Masa
Depan Golkar
Moch Nurhasim ; Peneliti Pusat Penelitian Politik LIPI
|
KORAN
SINDO, 27 November 2014
Partai
Golkar segera akan melakukan Munas IX pada 30 November 2014. Munas yang
awalnya akan diselenggarakan pada Januari 2015, akhirnya dipercepat karena
alasan-alasan khusus (KORAN SINDO, 20/11/2014). Dari segi penyelenggaraannya,
munas akhir November nanti makin menarik karena kompetisi antarcalon ketua
umum yang semakin memanas.
Perseteruan
Bentrok
yang terjadi antaranggota AMPG menggambarkan suasana panas internal Golkar.
Tensi politik yang tinggi tersebut dipicu perbedaan kepentingan antarkubu.

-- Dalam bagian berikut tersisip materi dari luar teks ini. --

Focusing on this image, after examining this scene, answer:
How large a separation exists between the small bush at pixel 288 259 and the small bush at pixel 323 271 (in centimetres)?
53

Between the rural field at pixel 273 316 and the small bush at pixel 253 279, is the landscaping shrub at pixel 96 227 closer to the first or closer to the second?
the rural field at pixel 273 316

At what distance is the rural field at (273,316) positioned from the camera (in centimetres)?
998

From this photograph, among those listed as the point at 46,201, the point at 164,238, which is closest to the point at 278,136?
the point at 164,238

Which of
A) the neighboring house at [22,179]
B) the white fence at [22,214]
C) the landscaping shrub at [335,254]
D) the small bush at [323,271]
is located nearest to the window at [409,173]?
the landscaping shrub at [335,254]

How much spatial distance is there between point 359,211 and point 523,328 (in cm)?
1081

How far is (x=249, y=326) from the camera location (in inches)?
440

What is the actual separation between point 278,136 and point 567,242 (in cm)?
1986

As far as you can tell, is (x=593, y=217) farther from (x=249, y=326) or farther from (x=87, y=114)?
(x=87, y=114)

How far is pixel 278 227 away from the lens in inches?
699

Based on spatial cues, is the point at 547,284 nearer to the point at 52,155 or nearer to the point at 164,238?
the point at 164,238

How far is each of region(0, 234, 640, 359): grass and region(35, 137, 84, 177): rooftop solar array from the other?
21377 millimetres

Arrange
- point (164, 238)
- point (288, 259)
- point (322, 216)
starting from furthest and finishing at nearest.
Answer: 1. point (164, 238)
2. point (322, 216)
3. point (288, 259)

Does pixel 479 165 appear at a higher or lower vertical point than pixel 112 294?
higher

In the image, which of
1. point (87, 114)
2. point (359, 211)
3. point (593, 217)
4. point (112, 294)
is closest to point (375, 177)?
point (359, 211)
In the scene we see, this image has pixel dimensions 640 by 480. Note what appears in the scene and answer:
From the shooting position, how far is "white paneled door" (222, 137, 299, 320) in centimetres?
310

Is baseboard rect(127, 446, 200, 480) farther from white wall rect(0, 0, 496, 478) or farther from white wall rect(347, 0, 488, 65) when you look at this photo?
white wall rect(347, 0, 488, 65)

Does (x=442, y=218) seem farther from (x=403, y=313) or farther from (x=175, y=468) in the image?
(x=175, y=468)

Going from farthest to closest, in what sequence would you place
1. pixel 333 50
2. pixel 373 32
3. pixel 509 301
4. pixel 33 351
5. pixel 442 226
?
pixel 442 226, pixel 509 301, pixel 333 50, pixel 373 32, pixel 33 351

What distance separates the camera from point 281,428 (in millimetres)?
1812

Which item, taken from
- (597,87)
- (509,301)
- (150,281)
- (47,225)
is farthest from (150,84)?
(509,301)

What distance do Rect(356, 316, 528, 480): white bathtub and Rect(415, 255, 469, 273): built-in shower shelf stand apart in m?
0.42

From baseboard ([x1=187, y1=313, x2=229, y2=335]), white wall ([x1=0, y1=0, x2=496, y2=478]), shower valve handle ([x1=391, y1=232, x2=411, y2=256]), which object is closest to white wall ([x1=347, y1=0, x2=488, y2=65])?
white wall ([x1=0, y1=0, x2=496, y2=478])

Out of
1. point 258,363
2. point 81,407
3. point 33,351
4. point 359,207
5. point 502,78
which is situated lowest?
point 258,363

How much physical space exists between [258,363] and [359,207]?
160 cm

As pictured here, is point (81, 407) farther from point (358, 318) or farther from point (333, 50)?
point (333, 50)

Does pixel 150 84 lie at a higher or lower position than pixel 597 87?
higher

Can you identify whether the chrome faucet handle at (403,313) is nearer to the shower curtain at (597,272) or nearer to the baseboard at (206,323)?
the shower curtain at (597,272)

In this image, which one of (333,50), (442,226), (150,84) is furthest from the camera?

Dari segi calon- calon yang beredar, saat ini Abu Rizal Bakrie (ARB) dapat
dianggap sebagai “satu-satunya calon” yang memperoleh dukungan paling kuat di
antara nama-nama calon lain.
Sebut
saja Priyo Budi Santoso, Hajriyanto Y Thohari, Agung Laksono, MS Hidayat,
Agus Gumiwang Kartasasmita, Airlangga Hartarto, dan Agun Gunanjar. Dinamika
politik terakhir Golkar menunjukkan mulai ada gerakan asal bukan ARB. Ancaman
beberapa calon seperti Agung Laksono, Priyo Budi Santoso, Hajriyanto Y
Thohari, dan Agus Gumiwang Kartasasmita, yang akan membuat Munas Golkar
tandingan karena tidak sejalan dengan kebijakan ARB, belum merupakan puncak
dari kisah perebutan kekuasaan di partai beringin.
Munculnya
gerakan asal bukan ARB makin “kencang” berembus. Masalahnya, mengapa ARB
menjadi musuh bersama pada Munas Golkar mendatang? Sekurang-kurangnya ada
tiga alasan mengenai itu. Pertama, ARB adalah calon yang paling kuat
memperoleh dukungan dari DPP dan DPD.
Bukti
dukungan itu ditampakkan dari “manutnya” DPDGolkartingkatprovinsi dan
kabupaten/kota tidak meminta percepatan Munas Golkar sebelum Oktober 2014.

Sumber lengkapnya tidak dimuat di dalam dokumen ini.